=== Fragmento del documento ===

¿Cómo funcionan las elecciones en EEUU?

Publicado en Perspectiva el miércoles 6, abril, 2016

Para comprender el funcionamiento del sistema electoral de los Estados Unidos, lo primero que hay que tener claro es que al presidente no lo eligen todos los estadounidenses a la vez, sino que es elegido Estado por Estado.

No se trata de ver quién consigue más votos en el conjunto de EE. UU., sino de lograr una mayoría de los representantes que les corresponden a los Estados en el llamado Colegio Electoral. Por ejemplo, a California le corresponden 55 representantes en ese Colegio Electoral, a Texas 38, a Nueva York 29, a Florida, 29, y así cada Estado tiene un número de representantes proporcional a su población.

El candidato que gana en un Estado, es igual que gane por un voto de diferencia o por un millón, se queda con todos sus representantes en el Colegio Electoral. Si Barack Obama gana en California, por ejemplo, los 55 californianos del Colegio Electoral son para él.

El Colegio Electoral tiene en total 538 miembros; por tanto, será presidente el que consiga la mitad más uno, es decir, 270. Y por eso es tan importante la lucha por los Estados que pueden cambiar de opinión, los Estados en los que la diferencia entre los candidatos es de un 2 o un 3%.

=== Datos proporcionados ===

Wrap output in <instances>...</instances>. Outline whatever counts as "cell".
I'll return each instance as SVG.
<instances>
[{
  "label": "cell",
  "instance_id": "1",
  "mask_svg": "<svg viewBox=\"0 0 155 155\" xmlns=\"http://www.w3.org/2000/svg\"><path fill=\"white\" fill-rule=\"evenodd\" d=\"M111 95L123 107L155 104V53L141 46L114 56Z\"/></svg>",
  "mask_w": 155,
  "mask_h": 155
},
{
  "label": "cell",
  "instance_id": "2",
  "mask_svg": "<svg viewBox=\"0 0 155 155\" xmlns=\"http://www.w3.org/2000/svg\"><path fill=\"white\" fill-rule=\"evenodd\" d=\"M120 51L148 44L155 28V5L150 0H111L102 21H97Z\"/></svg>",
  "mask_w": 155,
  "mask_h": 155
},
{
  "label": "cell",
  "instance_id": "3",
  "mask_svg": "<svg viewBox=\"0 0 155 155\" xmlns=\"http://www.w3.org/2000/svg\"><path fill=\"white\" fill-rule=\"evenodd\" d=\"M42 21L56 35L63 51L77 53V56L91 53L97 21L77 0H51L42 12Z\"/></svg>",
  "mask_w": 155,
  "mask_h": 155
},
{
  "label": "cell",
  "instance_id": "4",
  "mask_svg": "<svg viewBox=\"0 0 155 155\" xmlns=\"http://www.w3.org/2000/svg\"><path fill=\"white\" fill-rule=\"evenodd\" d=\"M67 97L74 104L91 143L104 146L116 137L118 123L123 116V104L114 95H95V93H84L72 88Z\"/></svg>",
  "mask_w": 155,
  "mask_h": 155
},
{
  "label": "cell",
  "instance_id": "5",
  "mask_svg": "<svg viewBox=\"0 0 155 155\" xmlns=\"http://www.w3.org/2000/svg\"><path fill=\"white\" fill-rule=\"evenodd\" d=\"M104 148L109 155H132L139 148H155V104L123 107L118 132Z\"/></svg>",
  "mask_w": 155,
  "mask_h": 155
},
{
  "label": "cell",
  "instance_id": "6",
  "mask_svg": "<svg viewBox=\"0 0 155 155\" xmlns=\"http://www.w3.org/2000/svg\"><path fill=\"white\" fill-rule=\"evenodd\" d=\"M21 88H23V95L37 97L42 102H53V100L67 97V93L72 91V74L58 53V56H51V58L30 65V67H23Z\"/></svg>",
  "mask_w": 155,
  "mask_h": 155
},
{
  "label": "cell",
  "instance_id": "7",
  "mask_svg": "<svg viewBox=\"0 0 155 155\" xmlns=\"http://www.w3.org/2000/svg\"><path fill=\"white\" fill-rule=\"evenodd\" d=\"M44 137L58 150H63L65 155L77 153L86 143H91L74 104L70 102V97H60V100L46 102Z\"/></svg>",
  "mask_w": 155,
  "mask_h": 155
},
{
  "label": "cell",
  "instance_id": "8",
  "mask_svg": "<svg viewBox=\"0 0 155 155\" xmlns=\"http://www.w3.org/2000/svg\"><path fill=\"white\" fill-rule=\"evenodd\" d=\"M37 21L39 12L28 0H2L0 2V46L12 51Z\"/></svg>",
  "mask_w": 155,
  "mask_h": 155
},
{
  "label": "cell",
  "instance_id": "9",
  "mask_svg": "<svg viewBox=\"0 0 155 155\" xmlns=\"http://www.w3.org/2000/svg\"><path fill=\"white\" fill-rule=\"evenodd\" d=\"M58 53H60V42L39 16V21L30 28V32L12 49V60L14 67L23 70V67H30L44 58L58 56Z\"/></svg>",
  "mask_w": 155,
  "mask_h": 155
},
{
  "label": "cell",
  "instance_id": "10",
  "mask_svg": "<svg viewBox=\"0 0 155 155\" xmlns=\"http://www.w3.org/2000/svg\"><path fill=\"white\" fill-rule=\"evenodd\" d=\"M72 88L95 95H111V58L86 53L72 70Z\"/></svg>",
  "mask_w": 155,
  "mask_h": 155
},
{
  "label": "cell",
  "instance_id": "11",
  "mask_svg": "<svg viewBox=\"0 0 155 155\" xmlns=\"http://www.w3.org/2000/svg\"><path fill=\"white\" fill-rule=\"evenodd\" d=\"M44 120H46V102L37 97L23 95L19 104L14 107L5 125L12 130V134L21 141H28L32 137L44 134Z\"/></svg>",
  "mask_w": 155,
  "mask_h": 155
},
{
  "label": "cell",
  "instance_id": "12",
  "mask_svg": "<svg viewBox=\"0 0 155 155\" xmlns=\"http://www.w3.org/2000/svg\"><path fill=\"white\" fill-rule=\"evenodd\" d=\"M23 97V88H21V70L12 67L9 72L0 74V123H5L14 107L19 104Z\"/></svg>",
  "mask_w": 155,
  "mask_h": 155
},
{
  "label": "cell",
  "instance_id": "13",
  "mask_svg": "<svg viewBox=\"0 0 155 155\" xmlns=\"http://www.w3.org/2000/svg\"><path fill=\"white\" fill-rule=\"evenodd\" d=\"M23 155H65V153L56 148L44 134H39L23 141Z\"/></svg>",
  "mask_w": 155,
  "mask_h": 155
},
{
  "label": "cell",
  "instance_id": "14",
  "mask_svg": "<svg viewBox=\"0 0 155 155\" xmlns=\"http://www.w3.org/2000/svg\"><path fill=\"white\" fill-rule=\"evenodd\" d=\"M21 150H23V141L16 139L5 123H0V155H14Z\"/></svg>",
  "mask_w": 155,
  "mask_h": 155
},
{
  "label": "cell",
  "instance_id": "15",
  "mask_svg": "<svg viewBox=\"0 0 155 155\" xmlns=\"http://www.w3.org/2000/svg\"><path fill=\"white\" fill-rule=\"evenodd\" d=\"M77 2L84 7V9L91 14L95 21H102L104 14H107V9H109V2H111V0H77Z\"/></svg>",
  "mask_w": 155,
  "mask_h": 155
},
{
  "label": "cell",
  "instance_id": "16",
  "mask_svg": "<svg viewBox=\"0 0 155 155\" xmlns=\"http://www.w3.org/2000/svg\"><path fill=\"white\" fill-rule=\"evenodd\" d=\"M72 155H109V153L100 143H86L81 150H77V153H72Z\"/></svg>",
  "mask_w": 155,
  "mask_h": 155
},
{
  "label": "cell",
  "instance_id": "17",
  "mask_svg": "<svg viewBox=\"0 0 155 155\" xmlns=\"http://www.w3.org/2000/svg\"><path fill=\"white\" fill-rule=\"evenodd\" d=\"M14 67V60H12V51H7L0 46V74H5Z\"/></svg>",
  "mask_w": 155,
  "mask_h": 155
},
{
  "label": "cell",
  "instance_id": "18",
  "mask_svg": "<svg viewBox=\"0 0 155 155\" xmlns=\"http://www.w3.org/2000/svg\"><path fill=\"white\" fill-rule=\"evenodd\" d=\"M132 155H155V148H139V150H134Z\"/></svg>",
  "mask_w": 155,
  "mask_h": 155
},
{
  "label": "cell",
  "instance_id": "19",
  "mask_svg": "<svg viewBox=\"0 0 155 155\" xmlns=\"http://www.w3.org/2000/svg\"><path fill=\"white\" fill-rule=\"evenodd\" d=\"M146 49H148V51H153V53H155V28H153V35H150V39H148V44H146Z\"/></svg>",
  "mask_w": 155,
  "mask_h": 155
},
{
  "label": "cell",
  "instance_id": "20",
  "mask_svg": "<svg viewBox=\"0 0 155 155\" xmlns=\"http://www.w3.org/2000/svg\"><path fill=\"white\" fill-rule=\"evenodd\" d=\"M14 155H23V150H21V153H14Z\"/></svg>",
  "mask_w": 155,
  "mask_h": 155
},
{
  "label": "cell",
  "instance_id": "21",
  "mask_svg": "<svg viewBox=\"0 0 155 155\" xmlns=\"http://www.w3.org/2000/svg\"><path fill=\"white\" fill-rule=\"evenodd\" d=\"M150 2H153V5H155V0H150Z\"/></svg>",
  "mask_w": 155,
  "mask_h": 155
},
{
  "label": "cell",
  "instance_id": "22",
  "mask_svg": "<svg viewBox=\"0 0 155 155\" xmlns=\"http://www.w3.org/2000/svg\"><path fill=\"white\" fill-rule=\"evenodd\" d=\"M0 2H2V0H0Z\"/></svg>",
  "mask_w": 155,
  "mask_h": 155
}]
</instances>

===

◆ **Ejercicios para resolver**:
(A) Di si cada frase coincide con el texto sobre las elecciones en EE. UU. Contesta sí o no y copia las palabras del texto que lo deciden.
(i) A California le tocan 55 representantes en el Colegio Electoral.
(ii) El Colegio Electoral tiene 270 miembros en total.
(iii) Si un candidato gana un Estado por muy pocos votos, se lleva solo una parte de sus representantes.
(B) Sigue escribiendo el texto sobre las elecciones en EE. UU. a partir de su última frase.

◆ **Respuestas**:
(A)
(i) Sí: "a California le corresponden 55 representantes en ese Colegio Electoral".
(ii) No: "El Colegio Electoral tiene en total 538 miembros".
(iii) No: "es igual que gane por un voto de diferencia o por un millón, se queda con todos sus representantes en el Colegio Electoral".

(B)
Unos pocos miles de votos pueden hacer que esos Estados sean para Mitt Romney o para Obama, y que eso cambie completamente el resultado final.

Normalmente, el candidato que resulta elegido presidente es el que ha obtenido también más votos en el conjunto de Estados Unidos; pero, en cuatro ocasiones, ha salido presidente alguien con menos votos en el conjunto del país. La última vez, en el año 2000, cuando Georg W. Bush llegó a la Casa Blanca a pesar de que en el conjunto de EE. UU. consiguió casi medio millón de votos menos que Al Gore.

¿A qué se debe este sistema tan complicado? Al origen federal de Estados Unidos. Cuando las trece colonias fundadoras se independizaron de Inglaterra y establecen cómo elegir al presidente federal, quisieron dejar claro que es cada una de ellas la que está decidiendo, que Virginia prefiere a Washington y Pennsylvania a Jefferson, por ejemplo. Y por eso inventaron este sistema que se ha mantenido hasta hoy.